Anglo-American courts allow successful claimants, usually as an alternative to
damages, to recover the net profits the infringer has made from the
infringement. This remedy is called “an account of profits” or “an accounting for
profits”; the defendant must account for the profits he has made, and then has
to pay this sum to the claimant.

This remedy is optional under TRIPs, Art. 45.2:

Members may authorize the judicial authorities to order recovery of
profits ... even where the infringer did not knowingly, or with
reasonable grounds to know, engage in infringing activity.

The award measures the defendant’s net gain, not the plaintiff’s net loss.
Indeed, an award may be made even though the plaintiff has made no loss at
all.

→ DATA UNDER STUDY
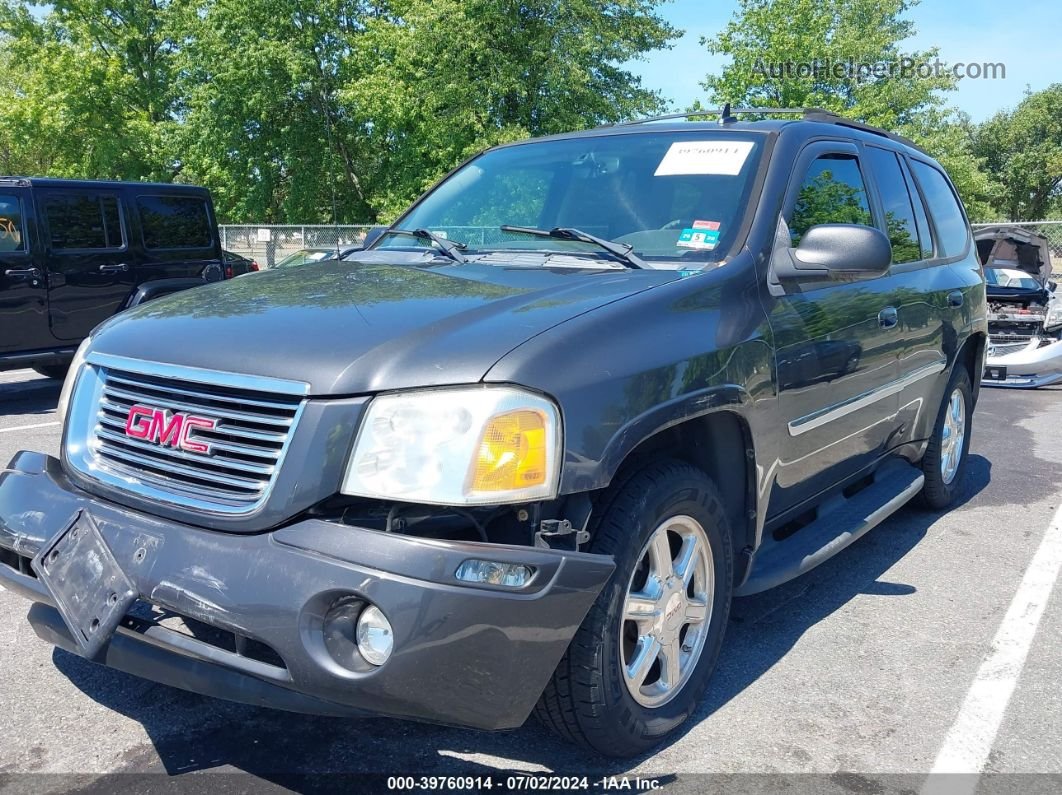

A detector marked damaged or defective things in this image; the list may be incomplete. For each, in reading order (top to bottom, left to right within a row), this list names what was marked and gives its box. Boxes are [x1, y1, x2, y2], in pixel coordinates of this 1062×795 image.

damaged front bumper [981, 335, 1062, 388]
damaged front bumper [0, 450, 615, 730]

==

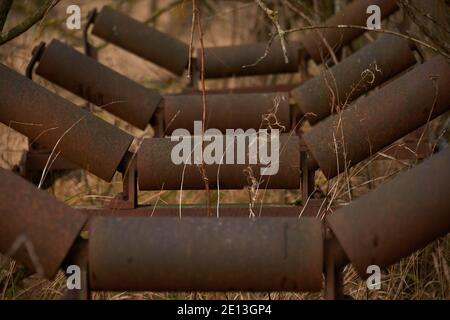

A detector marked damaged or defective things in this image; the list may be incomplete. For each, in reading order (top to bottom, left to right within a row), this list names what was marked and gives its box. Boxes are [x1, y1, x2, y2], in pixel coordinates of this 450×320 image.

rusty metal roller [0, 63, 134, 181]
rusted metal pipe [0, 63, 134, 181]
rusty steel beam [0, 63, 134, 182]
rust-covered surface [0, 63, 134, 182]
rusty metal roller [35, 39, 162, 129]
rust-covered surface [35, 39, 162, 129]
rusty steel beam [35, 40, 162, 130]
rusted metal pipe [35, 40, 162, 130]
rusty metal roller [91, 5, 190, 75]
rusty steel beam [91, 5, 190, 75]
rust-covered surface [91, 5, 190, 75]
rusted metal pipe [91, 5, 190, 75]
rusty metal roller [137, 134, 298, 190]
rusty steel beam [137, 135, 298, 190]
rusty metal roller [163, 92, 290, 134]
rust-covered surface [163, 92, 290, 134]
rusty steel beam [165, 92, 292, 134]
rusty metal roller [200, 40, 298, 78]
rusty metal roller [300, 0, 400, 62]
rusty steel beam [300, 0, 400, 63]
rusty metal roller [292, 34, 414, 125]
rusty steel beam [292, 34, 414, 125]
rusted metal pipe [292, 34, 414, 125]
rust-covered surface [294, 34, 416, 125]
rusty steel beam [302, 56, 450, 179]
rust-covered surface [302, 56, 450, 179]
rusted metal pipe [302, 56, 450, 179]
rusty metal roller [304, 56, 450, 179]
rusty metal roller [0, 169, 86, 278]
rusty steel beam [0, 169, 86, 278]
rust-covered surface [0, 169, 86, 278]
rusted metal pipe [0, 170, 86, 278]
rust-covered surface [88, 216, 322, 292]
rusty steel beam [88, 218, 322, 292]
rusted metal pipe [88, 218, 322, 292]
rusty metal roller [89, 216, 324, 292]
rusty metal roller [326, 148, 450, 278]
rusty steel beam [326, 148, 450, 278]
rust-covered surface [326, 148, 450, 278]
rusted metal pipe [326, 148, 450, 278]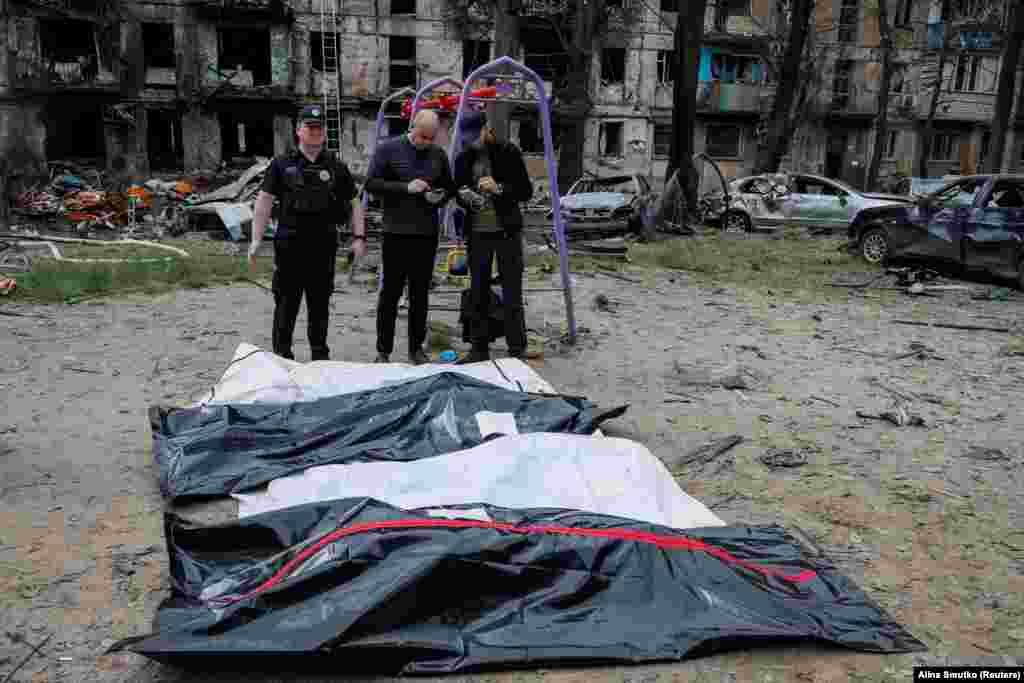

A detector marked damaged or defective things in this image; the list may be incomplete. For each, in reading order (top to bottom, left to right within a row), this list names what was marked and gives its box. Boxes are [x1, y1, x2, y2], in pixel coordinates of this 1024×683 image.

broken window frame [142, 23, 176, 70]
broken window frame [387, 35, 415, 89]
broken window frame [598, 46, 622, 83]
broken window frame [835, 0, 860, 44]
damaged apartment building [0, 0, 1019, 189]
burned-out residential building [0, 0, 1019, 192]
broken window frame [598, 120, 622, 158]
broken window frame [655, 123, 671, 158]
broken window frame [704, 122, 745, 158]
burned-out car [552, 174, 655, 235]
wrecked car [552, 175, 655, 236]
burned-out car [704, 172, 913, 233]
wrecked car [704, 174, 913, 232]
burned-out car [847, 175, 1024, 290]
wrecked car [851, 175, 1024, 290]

→ TASKS AND EXERCISES
1/ Say whether each statement agrees with the passage on accounts of profits, answering yes or no and quoting the deciding words: (a) TRIPs, Art. 45.2 makes recovery of profits mandatory; (b) the award is measured by the plaintiff's net loss; (c) an award can be made even when the plaintiff has suffered no loss.
2/ Write what comes next in the passage on accounts of profits, beginning after its final sentence.

→ WRITTEN ANSWERS
1/
(a) No: "This remedy is optional under TRIPs, Art. 45.2"
(b) No: "The award measures the defendant’s net gain, not the plaintiff’s net loss."
(c) Yes: "an award may be made even though the plaintiff has made no loss at all."

2/
  • The purpose of an account of profits is to prevent the defendant
    from enriching himself at the plaintiff’s expense. In calculating
    gains, the court may have regard to any value the defendant has
    added to the plaintiff’s work


EXAMPLE:

In Sheldon v. Metro-Goldwyn Pictures Corp., mentioned earlier under
Infringement, the defendant was found to have infringed the plaintiff’s copyright
by making a movie based on the plaintiff’s play. The plaintiff was awarded an
account of profits against the defendant. The defendant then claimed that the
plaintiff should be awarded only a small part of the defendant’s film profits, since
they were mainly attributable to the defendant’s endeavours, not to the plaintiff’s
relatively unknown play. The Court agreed that the plaintiff should not have the
whole of the defendant’s net profit, but decided that she should be awarded
more than the defendant proposed.

Sheldon v. Metro-Goldwyn Pictures Corp., 106 F.2d 45 (U.S. Court of
Appeals, 2ndCircuit, 1939), affirmed 309 U.S. 390 (U.S.: Supreme Court,
1940)

JUDGE LEARNED HAND for the Court of Appeals:

[P]irated material has been mixed with matter in the public domain. The difficulties of separation
have generally prevented infringers from attempting any apportionment; they have contented
themselves with getting down the net profits as low as possible. ...[When an infringer] makes
no effort to discharge the duty resting upon him, he will be cast for the whole profit. ...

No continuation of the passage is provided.